Brainstem dysfunctions can be associated with APD, impacting the brain processing of auditory information. APD is a broad term which originally linked to the bi-hemispheric involvement of the temporal lobe. Subsequently, it has been extended to other cortical and subcortical structures, and finally, to the unilateral or bilateral of auditory structures within the midbrain [5]. Distinct auditory processing impairments may result from dysfunction at the level of the brainstem. The audiological presentation varies according to the anatomical site of the lesion: damage to the pontomedullary junctions typically leads to varying degrees of HL, whereas lesions affecting the pons and inferior colliculi are generally not associated with HL, but rather with deficits in interaural and temporal decoding [80]. An increasing body of knowledge has further identified the brainstem as having a primary role in verbal perception and language development [81,82].
In summary, the spectral and temporal properties of complex sounds, as well as their localization, are processed by neural networks located in the brainstem; this initial phase of processing contributes to selectivity towards biologically relevant sounds in higher-order cortical networks (for a comprehensive review on this subject, see Felix et al., 2018) [83].
From a psychoacoustic perspective, every sound in the environment is characterized by specific perceptual aspects, such as direction of origin, pitch, timbre, temporal profile, etc. These features are decomposed and extracted into different neural streams, starting from the auditory nerve up to the auditory cortex. Some of these features and their involvement at the various stages of the auditory pathway are reported in Table 2, adapted from Felix et al. (2018) [83], and represent specialized streaming. In the brainstem, this information is processed through the mechanisms of grouping and segregation of auditory features.

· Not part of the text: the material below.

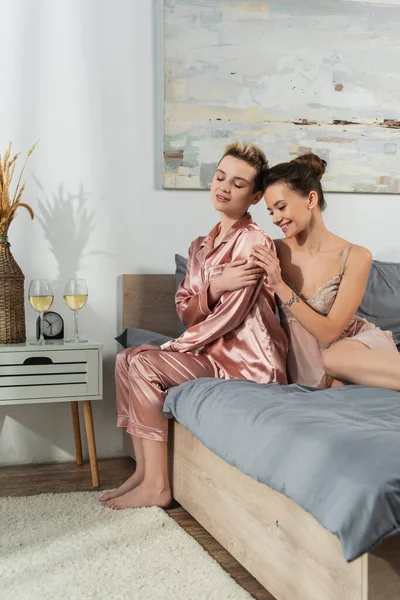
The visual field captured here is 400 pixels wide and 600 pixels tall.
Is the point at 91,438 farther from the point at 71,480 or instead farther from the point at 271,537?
the point at 271,537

It is noteworthy that, already, much of the feature extraction that is observable in the cortex has already occurred at the level of the inferior colliculi. Different networks within the brainstem are specialized in recoding information related to both identity and origin of complex sounds. These attributes, together with selective attention, are essential for understanding speech in acoustically challenging environments. Alongside the ascending (bottom-up) system, a significant role is played by the descending (top-down) modulations exerted by the cortex at virtually all levels of the auditory pathway [84].
Finally, all this information is integrated at the level of the auditory cortex, where auditory images and the entire acoustic scene are reconstructed [85,86,87,88].
APD may occur due to a variety of causes, from lack of synchronicity of the auditory fibers to lesions occurring at any site involving the pontomedullary junction to the roof of the inferior colliculi, therefore representing a variable combination of the above-mentioned auditory processing functions.
The lack of a clear definition as to what constitutes APD led to a few task forces (ASHA, 2005 [6]; AAA, August 2010 [89]; BSA, 2018 [90]) convening to develop consensus statements and establish best practice principles related to its diagnosis and management. APD manifests itself primarily in the auditory system and predominant complaints are auditory, depending upon the site of the lesion, and might involve neurophysiological functions such as sound localization, auditory frequency discrimination, temporal sound processing, pattern processing, dichotic listening, and performance in competing or degraded signals.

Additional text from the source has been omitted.